Kabul! biraz biz erken geldik güzel geceyi uzun yaşayabilelim diye

Ve biraz da o naz yapıyor, gecenin büyüsüne ondan önce kapıldık diye…

İtiraf etmeliyiz ki hiçbir şeyi bu kadar uzun ve bu kadar keyifli beklememiştik.

Renkler bir bir açılmaya başlıyor,

Önce gökyüzü bozuyor geceyi flu bir mavilikle

Ve şimdi o mavilikte gövde gösteren martılar, kırlangıçlar yer alıyor …el sallıyoruz onlara ‘bu sabah bizde buradayız’ dercesine.

Bir dost sesi hüzünlü bir ezgi tutturuyor, gecenin kızıla dönen sabahına

Hemen ardından coşkulu bir şiir…

Şimdi güneşi heyecanla bekleyen bizler, gecenin bitmemesini diliyorduk.

Ne çare ki beklenen an gelmiş ve güneş denizin koynundan çıkarcasına maviliklerde nazlanarak, sitem edercesine göz doldurmaya başlamıştı.

Turuncu mu? Sarı mı? Yoksa Kırmızı mı? diye düşünürken

O aheste aheste, şölen yaparcasına gökteki yerini alıyordu

Şimdi koskocaman olmuş ve gökyüzünü de bu şölene dâhil etmişti.

Sema sarı, kırmızı, turuncu, mavi olmuştu.

Tuhaf bir sessizlik, tuhaf bir gülümseme…

Her şey kendi rengini alıyordu,

Yemyeşil ağaçlar, masmavi bir deniz ve toprak rengi bir kumsal…

Sonsuzluğumuz aydınlık renklerini giyinmiş ve bizi o rüyadan uyandırmıştı.

Dönüş yolu adımlanmaya başlandığında,

Tuhaf bir sessizlik, tuhaf bir gülümseme yerini hiç bir şeye bırakmamıştı.

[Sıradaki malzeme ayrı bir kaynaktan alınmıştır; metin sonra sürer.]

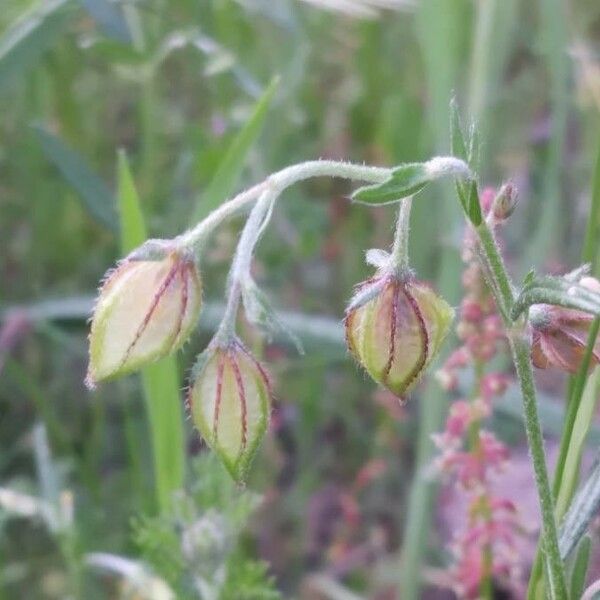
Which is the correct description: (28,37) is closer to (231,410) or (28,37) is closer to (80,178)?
(80,178)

*Bir çok anımızı kutulara koyup raflara kaldırırız, bu böyle bir anı değildi yazılmalı, yaşanmalıydı. Üzgünüm senden önce davrandım Sevgili düş ortağım, düş dostum çok teşekkürler raflara konulamayan anılar için...
*Çok Sevgili Neşe Evrim’den alıntıdır ‘’ http://blog.milliyet.com.tr/Blog.aspx?BlogNo=59030 ’’
*Fotoğraflar şahsen kendi objektifimdendir :)

 
Toplam blog
: 26
: 906
Kayıt tarihi
: 31.01.07
 
 

Hayata yayılarak yaşamayı düşlerken, zamana sıkıştığımı fark ettim, tek sebebini çalışma şartları..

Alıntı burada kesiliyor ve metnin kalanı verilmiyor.